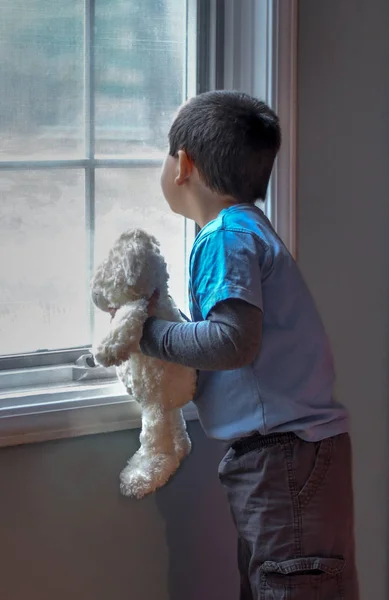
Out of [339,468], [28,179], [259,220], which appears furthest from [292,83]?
[339,468]

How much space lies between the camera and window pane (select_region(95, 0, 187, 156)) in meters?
1.39

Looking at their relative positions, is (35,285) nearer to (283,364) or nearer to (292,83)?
(283,364)

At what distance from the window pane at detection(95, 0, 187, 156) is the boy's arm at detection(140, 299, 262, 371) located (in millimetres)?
434

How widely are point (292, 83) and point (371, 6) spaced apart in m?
0.25

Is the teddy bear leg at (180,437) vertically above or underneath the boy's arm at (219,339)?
underneath

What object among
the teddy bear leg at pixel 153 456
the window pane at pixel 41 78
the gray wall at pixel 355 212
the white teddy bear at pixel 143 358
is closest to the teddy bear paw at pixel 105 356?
the white teddy bear at pixel 143 358

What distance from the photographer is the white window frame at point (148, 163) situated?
129 centimetres

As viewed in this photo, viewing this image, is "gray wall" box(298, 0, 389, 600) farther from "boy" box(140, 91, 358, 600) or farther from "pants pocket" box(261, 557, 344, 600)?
"pants pocket" box(261, 557, 344, 600)

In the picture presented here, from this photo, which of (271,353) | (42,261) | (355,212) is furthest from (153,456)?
(355,212)

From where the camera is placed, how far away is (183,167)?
4.01 ft

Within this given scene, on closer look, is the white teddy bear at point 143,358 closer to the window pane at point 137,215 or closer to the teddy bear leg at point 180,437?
the teddy bear leg at point 180,437

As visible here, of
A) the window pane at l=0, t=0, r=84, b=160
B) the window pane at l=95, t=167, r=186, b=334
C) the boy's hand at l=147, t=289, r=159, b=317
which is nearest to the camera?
the boy's hand at l=147, t=289, r=159, b=317

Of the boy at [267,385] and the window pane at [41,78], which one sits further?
the window pane at [41,78]

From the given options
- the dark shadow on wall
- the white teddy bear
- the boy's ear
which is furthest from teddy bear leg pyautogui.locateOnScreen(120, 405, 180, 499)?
the boy's ear
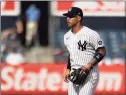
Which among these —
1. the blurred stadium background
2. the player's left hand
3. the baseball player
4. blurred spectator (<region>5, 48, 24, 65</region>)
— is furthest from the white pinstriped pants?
blurred spectator (<region>5, 48, 24, 65</region>)

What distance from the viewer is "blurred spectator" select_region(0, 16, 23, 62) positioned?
14605 mm

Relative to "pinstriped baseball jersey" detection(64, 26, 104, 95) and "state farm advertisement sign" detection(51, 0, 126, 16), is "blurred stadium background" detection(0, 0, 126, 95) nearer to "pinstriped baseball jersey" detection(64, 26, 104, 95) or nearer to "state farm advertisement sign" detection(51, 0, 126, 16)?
"state farm advertisement sign" detection(51, 0, 126, 16)

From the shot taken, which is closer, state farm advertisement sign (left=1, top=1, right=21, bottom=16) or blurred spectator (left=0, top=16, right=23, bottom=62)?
blurred spectator (left=0, top=16, right=23, bottom=62)

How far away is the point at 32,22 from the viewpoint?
598 inches

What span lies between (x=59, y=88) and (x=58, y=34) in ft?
4.88

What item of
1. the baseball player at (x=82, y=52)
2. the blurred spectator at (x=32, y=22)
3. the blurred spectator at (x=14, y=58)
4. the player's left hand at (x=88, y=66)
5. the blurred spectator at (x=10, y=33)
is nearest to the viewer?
the player's left hand at (x=88, y=66)

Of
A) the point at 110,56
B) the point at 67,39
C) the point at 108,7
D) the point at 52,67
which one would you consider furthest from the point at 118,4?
the point at 67,39

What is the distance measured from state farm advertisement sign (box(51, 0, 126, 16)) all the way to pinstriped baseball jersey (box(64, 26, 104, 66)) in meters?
7.92

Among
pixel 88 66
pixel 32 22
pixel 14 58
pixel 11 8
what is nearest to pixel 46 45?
pixel 32 22

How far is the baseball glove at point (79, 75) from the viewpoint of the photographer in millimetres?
7125

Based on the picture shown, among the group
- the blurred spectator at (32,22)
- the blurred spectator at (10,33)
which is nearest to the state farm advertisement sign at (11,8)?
the blurred spectator at (10,33)

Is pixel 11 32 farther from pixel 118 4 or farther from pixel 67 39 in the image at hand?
pixel 67 39

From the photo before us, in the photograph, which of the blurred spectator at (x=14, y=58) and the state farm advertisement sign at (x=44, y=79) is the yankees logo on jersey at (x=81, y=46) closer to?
the state farm advertisement sign at (x=44, y=79)

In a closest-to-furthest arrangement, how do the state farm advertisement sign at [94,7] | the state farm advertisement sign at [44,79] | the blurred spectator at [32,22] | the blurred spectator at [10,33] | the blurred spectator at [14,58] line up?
the state farm advertisement sign at [44,79] → the blurred spectator at [14,58] → the blurred spectator at [10,33] → the blurred spectator at [32,22] → the state farm advertisement sign at [94,7]
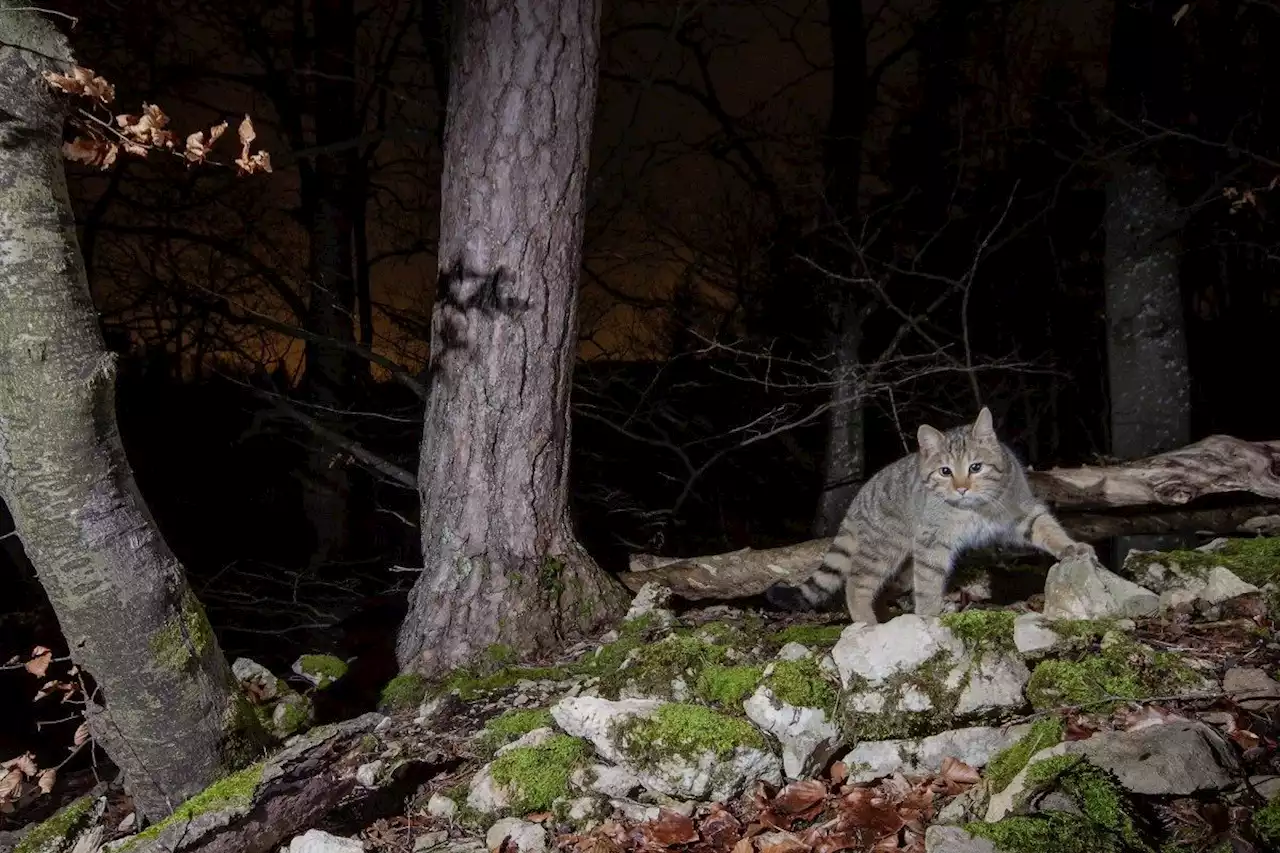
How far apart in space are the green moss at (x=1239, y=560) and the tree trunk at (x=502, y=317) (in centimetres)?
296

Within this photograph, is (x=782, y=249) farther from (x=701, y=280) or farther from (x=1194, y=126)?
(x=1194, y=126)

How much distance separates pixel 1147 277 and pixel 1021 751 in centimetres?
600

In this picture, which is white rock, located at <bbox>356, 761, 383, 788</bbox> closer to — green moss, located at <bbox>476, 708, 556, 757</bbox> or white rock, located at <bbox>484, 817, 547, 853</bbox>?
green moss, located at <bbox>476, 708, 556, 757</bbox>

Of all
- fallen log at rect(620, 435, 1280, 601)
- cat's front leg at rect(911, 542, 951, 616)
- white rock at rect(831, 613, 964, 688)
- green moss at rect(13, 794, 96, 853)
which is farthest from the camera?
fallen log at rect(620, 435, 1280, 601)

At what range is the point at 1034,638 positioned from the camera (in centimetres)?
335

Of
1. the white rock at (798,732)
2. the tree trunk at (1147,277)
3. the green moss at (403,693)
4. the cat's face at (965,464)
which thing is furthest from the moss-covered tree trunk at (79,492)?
the tree trunk at (1147,277)

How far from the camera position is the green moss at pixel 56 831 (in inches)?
136

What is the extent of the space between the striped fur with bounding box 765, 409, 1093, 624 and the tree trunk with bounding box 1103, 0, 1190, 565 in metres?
2.65

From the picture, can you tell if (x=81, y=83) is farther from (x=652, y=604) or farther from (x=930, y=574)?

> [Prompt] Locate the line with "How far from" in the entries above; extract it and every line after it, verbatim.

> [Answer to this problem]
How far from the camera position is the green moss at pixel 56 831 (in inches)?
136

What is the extent of the space between the striped fur with bounding box 765, 409, 1093, 624 and the tree trunk with bounding box 1103, 0, 1190, 565 in metres?
2.65

From the picture, can you tell if (x=81, y=83) is farther from (x=652, y=604) or farther from (x=930, y=574)?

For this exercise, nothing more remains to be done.